Turn every line of the rows from the line containing "What is the measurable" through the end of the rows, inclusive, into a JSON list of strings with one string per line. Leave out blank lines.

[Questions about scene geometry]
<<<<

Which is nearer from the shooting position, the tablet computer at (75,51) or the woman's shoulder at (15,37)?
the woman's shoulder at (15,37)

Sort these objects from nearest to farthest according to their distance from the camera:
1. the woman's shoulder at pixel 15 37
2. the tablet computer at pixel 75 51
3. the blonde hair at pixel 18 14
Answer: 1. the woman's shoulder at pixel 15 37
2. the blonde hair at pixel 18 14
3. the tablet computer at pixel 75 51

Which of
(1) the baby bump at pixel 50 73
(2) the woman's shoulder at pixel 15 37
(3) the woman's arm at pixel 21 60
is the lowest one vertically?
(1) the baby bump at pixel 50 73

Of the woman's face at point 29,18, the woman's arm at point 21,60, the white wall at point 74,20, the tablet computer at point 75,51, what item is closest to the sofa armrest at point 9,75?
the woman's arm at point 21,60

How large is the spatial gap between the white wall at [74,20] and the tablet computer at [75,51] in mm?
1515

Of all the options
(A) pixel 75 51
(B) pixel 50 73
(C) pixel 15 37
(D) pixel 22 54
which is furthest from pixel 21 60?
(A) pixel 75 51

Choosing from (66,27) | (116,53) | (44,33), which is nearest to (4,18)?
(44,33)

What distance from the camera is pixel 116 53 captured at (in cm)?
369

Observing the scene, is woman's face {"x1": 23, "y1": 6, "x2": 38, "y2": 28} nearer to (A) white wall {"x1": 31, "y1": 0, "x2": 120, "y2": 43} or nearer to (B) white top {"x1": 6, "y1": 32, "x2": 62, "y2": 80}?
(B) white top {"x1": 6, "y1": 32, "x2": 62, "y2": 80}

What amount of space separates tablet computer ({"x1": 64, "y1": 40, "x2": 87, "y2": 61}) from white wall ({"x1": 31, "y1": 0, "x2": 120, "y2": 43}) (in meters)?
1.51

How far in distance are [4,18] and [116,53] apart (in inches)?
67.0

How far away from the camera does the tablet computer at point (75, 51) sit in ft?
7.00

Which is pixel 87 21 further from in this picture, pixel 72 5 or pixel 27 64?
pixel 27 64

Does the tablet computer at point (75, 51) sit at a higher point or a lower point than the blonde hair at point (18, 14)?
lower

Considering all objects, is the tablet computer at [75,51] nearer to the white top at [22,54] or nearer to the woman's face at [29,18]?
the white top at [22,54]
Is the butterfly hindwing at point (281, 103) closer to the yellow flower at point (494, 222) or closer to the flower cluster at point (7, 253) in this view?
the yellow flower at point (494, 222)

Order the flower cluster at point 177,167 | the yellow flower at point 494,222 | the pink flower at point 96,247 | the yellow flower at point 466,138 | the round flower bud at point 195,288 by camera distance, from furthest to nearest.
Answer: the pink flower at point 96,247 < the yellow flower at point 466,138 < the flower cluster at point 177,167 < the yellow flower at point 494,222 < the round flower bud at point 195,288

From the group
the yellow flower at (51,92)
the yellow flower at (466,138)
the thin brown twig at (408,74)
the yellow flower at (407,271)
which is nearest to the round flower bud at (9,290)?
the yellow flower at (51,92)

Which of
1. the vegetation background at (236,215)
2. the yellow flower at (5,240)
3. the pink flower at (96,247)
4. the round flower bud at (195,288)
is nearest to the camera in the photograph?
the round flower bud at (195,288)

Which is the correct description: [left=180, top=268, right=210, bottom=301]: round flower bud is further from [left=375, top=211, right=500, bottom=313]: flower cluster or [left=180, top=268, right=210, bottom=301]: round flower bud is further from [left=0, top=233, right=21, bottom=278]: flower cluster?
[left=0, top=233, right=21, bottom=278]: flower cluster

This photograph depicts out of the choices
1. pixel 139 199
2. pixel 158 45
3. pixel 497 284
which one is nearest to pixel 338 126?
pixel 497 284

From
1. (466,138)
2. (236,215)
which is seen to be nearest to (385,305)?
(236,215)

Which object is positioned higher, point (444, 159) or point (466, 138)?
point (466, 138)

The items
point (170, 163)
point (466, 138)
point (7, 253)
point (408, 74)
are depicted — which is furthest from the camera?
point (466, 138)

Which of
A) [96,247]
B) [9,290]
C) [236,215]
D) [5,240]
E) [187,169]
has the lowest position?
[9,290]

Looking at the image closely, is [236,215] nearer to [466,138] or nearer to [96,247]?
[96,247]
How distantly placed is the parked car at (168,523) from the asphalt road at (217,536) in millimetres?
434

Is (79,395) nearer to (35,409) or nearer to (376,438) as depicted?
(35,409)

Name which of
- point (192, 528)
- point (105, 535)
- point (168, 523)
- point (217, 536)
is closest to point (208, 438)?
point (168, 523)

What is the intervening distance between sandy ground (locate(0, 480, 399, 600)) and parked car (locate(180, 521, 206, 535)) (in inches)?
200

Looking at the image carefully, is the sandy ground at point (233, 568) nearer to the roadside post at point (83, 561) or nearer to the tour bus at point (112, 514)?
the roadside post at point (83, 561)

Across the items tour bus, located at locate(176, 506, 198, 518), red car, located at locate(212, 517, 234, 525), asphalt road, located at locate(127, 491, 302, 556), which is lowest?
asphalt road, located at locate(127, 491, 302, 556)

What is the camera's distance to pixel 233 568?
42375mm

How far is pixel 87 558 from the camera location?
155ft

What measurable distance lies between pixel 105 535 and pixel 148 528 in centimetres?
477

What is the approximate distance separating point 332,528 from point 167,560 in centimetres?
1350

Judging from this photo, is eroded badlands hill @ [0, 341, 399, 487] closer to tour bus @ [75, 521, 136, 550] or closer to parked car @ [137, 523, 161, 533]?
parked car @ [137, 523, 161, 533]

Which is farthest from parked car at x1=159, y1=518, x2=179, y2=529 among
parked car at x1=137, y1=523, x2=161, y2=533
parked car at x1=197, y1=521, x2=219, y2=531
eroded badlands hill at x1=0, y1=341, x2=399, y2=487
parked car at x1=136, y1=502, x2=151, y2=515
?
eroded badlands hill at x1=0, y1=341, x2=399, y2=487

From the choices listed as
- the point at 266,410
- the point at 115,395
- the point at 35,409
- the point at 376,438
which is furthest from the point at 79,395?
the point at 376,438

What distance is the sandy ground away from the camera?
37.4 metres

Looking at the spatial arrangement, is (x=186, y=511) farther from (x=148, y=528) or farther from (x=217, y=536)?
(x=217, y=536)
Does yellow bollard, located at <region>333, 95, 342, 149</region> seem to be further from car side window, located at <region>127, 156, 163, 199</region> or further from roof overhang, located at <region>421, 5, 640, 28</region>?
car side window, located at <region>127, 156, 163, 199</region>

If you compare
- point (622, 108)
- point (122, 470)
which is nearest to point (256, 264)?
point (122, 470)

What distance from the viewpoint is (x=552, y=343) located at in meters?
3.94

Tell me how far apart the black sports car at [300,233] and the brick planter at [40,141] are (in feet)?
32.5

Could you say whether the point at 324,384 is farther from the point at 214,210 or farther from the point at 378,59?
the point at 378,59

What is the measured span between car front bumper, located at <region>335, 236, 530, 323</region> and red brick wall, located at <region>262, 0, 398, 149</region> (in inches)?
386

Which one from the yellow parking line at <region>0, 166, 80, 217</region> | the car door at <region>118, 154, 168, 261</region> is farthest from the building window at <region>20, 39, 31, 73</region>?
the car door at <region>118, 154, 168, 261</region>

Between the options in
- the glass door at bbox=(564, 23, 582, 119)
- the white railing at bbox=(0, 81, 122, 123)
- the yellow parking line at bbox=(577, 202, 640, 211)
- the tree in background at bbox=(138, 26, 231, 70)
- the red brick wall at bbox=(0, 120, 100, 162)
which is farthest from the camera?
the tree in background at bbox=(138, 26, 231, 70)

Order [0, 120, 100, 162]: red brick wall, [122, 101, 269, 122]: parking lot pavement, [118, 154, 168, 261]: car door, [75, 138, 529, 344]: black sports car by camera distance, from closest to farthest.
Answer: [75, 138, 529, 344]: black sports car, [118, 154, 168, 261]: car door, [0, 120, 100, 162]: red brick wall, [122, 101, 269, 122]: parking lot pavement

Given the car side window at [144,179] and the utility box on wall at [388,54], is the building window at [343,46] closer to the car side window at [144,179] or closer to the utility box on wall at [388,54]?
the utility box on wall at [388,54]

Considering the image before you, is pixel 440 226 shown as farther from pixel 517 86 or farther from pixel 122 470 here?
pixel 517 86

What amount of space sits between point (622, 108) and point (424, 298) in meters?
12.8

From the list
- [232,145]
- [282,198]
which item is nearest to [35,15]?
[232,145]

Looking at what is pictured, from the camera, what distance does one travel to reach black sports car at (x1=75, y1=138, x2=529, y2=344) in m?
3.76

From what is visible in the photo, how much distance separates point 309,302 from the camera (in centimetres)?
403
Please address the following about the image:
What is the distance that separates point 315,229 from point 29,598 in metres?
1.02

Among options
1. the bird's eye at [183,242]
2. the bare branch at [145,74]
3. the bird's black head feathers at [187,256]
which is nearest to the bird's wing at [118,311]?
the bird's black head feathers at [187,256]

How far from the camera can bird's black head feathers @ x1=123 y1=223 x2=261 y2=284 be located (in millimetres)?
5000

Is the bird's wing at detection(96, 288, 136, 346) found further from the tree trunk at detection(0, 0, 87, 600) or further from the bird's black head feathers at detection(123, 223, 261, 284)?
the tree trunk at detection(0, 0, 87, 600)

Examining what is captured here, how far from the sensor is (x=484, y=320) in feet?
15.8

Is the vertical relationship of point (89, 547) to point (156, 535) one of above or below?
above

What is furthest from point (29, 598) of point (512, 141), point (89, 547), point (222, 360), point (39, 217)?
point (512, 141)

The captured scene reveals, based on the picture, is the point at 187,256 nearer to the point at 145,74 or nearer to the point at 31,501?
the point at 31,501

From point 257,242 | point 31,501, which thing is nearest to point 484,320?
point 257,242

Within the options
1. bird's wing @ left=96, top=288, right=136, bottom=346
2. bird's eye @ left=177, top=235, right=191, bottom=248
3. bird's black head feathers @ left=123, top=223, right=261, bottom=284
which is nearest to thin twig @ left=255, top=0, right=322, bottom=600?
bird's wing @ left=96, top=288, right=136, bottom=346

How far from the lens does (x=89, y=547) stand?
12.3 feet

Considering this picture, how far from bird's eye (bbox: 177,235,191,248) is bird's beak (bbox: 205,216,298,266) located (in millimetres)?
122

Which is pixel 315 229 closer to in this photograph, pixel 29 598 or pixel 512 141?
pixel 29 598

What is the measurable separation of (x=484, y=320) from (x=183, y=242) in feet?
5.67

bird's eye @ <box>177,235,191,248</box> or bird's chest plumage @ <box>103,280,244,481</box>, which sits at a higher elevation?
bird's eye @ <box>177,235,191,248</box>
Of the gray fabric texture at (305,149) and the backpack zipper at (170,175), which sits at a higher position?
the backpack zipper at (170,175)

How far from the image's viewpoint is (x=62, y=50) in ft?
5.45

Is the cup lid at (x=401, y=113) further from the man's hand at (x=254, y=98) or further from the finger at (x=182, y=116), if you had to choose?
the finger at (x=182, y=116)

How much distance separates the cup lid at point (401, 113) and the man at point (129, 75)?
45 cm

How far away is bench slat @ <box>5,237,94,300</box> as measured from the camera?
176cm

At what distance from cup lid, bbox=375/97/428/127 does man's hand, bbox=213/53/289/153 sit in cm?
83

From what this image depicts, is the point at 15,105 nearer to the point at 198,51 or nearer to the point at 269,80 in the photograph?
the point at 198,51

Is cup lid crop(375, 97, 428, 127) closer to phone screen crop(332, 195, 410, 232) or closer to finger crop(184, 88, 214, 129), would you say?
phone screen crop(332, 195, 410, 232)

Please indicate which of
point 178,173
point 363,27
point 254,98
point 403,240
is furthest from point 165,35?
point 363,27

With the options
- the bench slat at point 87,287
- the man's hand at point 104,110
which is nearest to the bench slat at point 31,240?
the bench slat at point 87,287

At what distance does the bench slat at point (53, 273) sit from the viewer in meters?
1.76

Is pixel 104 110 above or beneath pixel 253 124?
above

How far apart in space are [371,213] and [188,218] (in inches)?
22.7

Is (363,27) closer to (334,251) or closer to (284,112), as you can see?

>>>>

Answer to the problem:
[
  "What is the measurable separation of (x=484, y=320) from (x=183, y=242) in feet?",
  "5.67",
  "bird's eye @ <box>177,235,191,248</box> or bird's chest plumage @ <box>103,280,244,481</box>, which sits at a higher elevation?",
  "bird's eye @ <box>177,235,191,248</box>",
  "Of the gray fabric texture at (305,149) and the backpack zipper at (170,175), which sits at a higher position?",
  "the backpack zipper at (170,175)",
  "How far from the image's viewpoint is (x=62, y=50) in ft?",
  "5.45",
  "Is the cup lid at (x=401, y=113) further from the man's hand at (x=254, y=98) or further from the finger at (x=182, y=116), if you had to choose?",
  "the finger at (x=182, y=116)",
  "How much distance separates the cup lid at point (401, 113) and the man at point (129, 75)?",
  "45 cm",
  "How far away is bench slat @ <box>5,237,94,300</box> as measured from the camera?",
  "176cm",
  "At what distance from cup lid, bbox=375/97/428/127 does man's hand, bbox=213/53/289/153 sit in cm?",
  "83",
  "From what this image depicts, is the point at 15,105 nearer to the point at 198,51 or nearer to the point at 269,80 in the photograph?",
  "the point at 198,51",
  "Is cup lid crop(375, 97, 428, 127) closer to phone screen crop(332, 195, 410, 232) or closer to finger crop(184, 88, 214, 129), would you say?",
  "phone screen crop(332, 195, 410, 232)",
  "Please indicate which of",
  "point 178,173",
  "point 363,27",
  "point 254,98",
  "point 403,240",
  "is furthest from point 165,35?",
  "point 363,27",
  "With the options",
  "- the bench slat at point 87,287",
  "- the man's hand at point 104,110",
  "which is nearest to the bench slat at point 31,240?",
  "the bench slat at point 87,287",
  "At what distance does the bench slat at point (53, 273) sit from the viewer in meters?",
  "1.76",
  "Is pixel 104 110 above or beneath pixel 253 124?",
  "above",
  "How far apart in space are [371,213] and [188,218] (in inches)?",
  "22.7",
  "Is (363,27) closer to (334,251) or closer to (284,112), as you can see?"
]